Location
- 5525 Astrozon Boulevard Colorado Springs, Colorado 80916 United States
- 38°47′50″N 104°43′42″W﻿ / ﻿38.79722°N 104.72833°W

Information
- School type: Public charter school network
- Motto: Character Development & Academic Excellence
- Established: 2000; 26 years ago
- School district: Colorado Springs 11 El Paso County 49 Harrison 2
- CEEB code: 060319 (High) 069086 (Middle) 060270 (PTEC)
- NCES School ID: List Astrozon: 080453001902 ; Howard: 080306006595 ; Canada Drive: 080387006889 ; Middle: 080453001964 ; High: 080453001781 ; PTEC: 080387006693 ;
- Chief Executive Officer: Rob Daugherty
- Teaching staff: 141.52 (on an FTE basis)
- Grades: K–12
- Gender: Coeducational
- Enrollment: 2,131 (2024–25)
- Student to teacher ratio: 15.06
- Campuses: 4
- Colors: Navy, silver, and white
- Athletics conference: CHSAA
- Mascot: Jaguar
- Website: jamesirwin.org

= James Irwin Charter Schools =

James Irwin Charter Schools (JICS) is a charter school network in Colorado Springs, Colorado, serving student grades in kindergarten through twelfth grades. The school is named in honor of astronaut James Irwin, the eighth person to walk on the Moon. JICS features six schools, including three elementary schools, one middle school, one regular high school, and a vocational high school.
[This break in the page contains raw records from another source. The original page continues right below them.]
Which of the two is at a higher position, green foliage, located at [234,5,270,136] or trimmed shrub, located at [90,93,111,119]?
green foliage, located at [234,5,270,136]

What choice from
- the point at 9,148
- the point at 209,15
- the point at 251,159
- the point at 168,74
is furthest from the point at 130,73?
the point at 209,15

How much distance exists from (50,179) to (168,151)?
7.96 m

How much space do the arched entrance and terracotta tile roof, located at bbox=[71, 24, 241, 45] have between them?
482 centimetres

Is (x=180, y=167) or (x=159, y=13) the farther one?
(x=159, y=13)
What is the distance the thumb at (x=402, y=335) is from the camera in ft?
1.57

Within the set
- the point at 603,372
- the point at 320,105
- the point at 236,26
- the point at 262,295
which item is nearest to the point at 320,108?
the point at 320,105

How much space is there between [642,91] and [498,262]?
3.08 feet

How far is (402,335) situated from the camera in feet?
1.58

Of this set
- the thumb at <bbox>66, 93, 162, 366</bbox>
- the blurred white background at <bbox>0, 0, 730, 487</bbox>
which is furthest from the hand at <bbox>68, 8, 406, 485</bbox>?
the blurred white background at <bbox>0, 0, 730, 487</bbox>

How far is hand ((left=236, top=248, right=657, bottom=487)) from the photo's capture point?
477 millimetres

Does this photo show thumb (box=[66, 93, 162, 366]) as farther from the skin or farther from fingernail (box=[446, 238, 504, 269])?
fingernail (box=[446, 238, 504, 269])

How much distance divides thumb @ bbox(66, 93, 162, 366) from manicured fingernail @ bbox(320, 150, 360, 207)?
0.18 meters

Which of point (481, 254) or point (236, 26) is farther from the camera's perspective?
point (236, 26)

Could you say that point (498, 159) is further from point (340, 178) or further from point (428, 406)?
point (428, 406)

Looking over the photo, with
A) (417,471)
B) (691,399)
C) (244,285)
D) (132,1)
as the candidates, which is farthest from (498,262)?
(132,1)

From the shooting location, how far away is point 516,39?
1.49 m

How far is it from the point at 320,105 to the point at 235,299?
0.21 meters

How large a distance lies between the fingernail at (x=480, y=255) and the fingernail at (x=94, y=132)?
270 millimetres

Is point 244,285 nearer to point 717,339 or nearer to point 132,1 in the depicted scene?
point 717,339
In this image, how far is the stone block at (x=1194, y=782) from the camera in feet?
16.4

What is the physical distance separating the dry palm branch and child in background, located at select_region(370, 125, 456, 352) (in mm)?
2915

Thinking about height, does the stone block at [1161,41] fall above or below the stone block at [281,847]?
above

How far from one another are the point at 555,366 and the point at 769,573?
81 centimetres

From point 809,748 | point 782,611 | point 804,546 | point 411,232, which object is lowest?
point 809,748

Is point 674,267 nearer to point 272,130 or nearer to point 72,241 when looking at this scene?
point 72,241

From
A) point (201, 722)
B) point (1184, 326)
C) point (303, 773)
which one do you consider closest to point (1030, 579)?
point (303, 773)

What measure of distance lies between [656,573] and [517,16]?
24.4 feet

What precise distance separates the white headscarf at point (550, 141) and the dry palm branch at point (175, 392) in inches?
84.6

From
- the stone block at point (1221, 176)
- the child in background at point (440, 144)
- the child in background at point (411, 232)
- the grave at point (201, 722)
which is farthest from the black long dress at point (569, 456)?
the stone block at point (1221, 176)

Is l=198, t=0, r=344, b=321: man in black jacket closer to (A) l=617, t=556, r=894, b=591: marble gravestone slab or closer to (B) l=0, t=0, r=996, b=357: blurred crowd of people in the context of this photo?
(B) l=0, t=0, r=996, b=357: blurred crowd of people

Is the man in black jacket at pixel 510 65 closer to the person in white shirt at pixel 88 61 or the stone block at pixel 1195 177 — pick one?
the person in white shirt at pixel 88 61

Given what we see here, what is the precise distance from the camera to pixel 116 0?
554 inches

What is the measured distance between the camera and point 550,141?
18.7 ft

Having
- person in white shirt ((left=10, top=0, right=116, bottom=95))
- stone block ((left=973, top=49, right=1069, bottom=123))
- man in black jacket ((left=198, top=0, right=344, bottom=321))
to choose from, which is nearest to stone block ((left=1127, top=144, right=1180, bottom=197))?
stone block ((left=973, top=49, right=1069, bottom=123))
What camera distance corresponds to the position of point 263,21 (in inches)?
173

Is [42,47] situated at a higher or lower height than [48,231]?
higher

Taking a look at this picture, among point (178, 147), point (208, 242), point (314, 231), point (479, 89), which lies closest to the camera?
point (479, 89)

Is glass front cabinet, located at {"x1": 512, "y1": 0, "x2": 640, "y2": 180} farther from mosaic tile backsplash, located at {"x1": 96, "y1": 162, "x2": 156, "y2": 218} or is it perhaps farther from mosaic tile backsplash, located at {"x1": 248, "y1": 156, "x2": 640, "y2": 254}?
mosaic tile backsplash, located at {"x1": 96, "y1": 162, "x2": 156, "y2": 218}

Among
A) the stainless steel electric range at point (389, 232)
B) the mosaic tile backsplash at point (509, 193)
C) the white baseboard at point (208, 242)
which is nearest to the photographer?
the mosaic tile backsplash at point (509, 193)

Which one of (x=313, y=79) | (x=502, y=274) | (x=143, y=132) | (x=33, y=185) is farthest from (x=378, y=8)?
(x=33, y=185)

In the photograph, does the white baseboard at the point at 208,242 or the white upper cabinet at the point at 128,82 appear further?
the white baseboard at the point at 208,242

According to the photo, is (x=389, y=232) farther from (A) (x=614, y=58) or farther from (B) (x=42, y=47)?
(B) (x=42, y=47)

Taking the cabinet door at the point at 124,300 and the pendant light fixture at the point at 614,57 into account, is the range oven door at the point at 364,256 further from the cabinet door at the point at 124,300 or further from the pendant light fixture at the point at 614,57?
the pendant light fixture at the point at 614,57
The Astrozon elementary school campus, middle school, and high school are authorized by Harrison School District 2. The Howard elementary school campus is authorized by Colorado Springs School District 11, and the Canada Drive elementary campus and Power Technical (PTEC), the vocational school, are authorized by School District 49.

==Enrollment==
In the 2024–25 academic year, JICS enrolled 2,131 students across its six schools. Among the elementary schools, there were 522 students at the Astrozon elementary school campus, 213 at the Howard elementary school campus, and 132 at the Canada Drive campus. Among the secondary schools, the middle school had 434 students, the high school had 425, and Power Technical had 405.